Curiosity museum in Pittsburgh, Pennsylvania

Trundle Manor is a macabre art museum and oddity tourist trap in Swissvale, Pennsylvania, near Pittsburgh. It was founded by artist couple and Anton and Rachel Miriello and houses their personal collection of cryptozoology, vintage taxidermy, and jarred specimens.

When entertaining guests, Anton Miriello and Rachel Miriello go by Mr. Arm and Velda Von Minx respectively. Visitors are asked to donate items to the collection for tour payment. Donations vary from booze, former pets now preserved in jars, to killing implements.

== History ==

The Miriellos acquired the victorian property which became Trundle Manor in 2007. Their fascination with Goth, Steampunk and classic horror films, led the couple to amass a private collection of oddities. The couple’s intrigue with the macabre began in their respective childhoods. Mr. Arm recalls, "I’ve been collecting since I was a little kid". They opened their collection, and house, to the public for tours in 2009. It attracts thousands a year as it has been prominently featured as place of interest in Pittsburgh. Trundle Manor was featured on “MTV’s Extreme Cribs” in 2011. Apart from giving tours, Trundle Manor also organizes, and takes part in various events. It often hosts taxidermy classes, art, and comedy shows. They have taken their collection on the road as a traveling 'creep show'.

== Exhibits ==

=== Olivia's Singing Tumor ===

Olivia’s Singing Tumor is the centerpiece of their human reliquary. It features a large benign tumor encased in a glass jar with a musical contraption that makes it “sing.” The said tumor was donated by a belly dancer who gave it to the couple on the condition that it be put on display.

§ **ASSIGNMENT 1**
In the Trundle Manor excerpt, what year did the Miriellos open their collection and house to the public for tours?
§ **ASSIGNMENT 2**
Copy out the stretch of the Trundle Manor text from "Trundle Manor is" through "and jarred specimens.".

§ **DATA RECORDS**
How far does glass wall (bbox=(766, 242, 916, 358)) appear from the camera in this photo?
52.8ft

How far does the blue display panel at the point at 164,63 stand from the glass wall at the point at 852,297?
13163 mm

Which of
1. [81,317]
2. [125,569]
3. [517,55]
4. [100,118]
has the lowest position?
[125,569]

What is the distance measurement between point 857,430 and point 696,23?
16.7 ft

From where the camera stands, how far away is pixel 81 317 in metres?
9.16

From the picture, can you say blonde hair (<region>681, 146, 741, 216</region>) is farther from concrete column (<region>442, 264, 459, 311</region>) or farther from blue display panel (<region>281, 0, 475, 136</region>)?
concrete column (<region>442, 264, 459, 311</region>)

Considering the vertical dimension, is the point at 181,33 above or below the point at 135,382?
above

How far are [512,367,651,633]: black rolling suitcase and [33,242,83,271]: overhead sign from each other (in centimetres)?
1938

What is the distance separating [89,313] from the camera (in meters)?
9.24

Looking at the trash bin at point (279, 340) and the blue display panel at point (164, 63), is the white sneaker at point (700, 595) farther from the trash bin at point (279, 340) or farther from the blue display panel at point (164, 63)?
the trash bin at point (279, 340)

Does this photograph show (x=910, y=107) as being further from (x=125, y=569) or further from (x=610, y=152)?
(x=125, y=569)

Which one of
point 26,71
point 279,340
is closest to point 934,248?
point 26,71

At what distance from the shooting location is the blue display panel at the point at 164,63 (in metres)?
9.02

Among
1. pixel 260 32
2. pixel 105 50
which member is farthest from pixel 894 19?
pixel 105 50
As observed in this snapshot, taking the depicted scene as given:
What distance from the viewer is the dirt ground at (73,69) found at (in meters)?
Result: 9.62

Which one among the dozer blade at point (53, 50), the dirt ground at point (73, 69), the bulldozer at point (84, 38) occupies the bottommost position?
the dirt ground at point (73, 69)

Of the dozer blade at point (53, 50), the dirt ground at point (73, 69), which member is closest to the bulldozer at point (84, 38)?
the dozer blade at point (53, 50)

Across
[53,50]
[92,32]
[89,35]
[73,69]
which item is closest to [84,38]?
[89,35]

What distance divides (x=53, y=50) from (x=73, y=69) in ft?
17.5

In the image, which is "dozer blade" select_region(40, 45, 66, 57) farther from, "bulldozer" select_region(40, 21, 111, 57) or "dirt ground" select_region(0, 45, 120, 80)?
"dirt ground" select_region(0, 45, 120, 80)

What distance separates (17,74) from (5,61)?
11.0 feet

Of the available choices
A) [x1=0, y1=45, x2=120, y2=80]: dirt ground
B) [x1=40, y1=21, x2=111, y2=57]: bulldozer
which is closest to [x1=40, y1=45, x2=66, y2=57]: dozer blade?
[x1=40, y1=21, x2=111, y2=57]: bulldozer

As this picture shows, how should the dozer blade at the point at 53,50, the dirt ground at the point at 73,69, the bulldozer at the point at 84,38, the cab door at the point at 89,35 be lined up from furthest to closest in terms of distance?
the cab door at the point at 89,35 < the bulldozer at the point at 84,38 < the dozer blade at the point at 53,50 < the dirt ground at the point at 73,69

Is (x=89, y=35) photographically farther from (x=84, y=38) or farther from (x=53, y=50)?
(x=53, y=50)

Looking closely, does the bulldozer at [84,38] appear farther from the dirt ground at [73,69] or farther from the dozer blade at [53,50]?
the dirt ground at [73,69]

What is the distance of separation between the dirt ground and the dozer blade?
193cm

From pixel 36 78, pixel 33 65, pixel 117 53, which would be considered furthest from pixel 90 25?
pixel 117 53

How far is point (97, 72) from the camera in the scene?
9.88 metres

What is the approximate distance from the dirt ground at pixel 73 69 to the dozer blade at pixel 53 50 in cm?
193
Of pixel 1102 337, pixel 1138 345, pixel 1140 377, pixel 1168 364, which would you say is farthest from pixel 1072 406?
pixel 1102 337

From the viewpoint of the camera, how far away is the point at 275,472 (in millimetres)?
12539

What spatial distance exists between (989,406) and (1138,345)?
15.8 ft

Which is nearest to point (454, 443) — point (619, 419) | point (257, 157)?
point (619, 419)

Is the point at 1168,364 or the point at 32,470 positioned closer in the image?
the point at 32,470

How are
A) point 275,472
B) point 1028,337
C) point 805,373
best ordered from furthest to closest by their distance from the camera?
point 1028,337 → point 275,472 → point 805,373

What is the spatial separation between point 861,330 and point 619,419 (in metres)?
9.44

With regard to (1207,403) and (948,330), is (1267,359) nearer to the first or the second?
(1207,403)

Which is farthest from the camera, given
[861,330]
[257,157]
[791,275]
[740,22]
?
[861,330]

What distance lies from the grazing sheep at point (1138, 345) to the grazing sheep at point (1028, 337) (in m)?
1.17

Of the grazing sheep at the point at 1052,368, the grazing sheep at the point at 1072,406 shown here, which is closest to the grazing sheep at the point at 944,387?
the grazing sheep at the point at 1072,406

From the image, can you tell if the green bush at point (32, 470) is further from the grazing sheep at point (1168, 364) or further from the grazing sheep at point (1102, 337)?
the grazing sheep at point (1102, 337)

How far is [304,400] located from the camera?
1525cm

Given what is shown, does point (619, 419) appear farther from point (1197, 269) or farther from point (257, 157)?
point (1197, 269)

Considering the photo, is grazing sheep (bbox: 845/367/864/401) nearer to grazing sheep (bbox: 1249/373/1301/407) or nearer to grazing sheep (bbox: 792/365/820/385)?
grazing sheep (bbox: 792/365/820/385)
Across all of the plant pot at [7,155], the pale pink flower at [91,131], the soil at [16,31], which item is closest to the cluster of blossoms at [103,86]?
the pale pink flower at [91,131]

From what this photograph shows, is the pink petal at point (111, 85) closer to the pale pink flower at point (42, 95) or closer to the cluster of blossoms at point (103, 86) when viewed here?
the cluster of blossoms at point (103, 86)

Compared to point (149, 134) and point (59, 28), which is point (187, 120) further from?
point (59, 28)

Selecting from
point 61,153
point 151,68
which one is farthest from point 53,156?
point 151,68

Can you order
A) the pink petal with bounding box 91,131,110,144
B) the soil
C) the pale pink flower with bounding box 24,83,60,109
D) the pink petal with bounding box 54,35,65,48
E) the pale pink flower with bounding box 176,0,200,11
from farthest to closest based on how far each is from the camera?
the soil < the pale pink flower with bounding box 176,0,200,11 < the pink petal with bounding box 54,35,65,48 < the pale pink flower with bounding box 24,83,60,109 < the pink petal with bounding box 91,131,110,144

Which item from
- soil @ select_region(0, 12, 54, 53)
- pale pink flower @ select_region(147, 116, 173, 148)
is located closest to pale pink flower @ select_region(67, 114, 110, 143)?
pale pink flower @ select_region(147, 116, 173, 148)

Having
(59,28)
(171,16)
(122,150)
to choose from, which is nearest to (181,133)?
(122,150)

...

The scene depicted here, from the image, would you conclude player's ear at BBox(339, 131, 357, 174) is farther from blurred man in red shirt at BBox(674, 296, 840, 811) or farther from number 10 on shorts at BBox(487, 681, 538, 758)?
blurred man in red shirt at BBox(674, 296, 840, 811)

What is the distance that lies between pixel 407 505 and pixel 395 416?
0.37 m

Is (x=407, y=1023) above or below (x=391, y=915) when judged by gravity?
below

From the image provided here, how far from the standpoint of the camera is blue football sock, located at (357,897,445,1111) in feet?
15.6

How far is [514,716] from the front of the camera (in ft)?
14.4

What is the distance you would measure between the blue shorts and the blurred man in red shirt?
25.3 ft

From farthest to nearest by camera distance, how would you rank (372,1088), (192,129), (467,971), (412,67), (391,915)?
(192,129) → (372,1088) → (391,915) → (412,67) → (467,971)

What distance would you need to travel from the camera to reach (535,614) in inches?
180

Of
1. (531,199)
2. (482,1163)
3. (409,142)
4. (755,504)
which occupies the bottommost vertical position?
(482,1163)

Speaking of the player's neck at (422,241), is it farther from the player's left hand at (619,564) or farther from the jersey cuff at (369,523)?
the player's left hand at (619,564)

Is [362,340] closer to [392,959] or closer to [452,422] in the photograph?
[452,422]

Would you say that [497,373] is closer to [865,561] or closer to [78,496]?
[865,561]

§ **REPLY 1**
2009

§ **REPLY 2**
Trundle Manor is a macabre art museum and oddity tourist trap in Swissvale, Pennsylvania, near Pittsburgh. It was founded by artist couple and Anton and Rachel Miriello and houses their personal collection of cryptozoology, vintage taxidermy, and jarred specimens.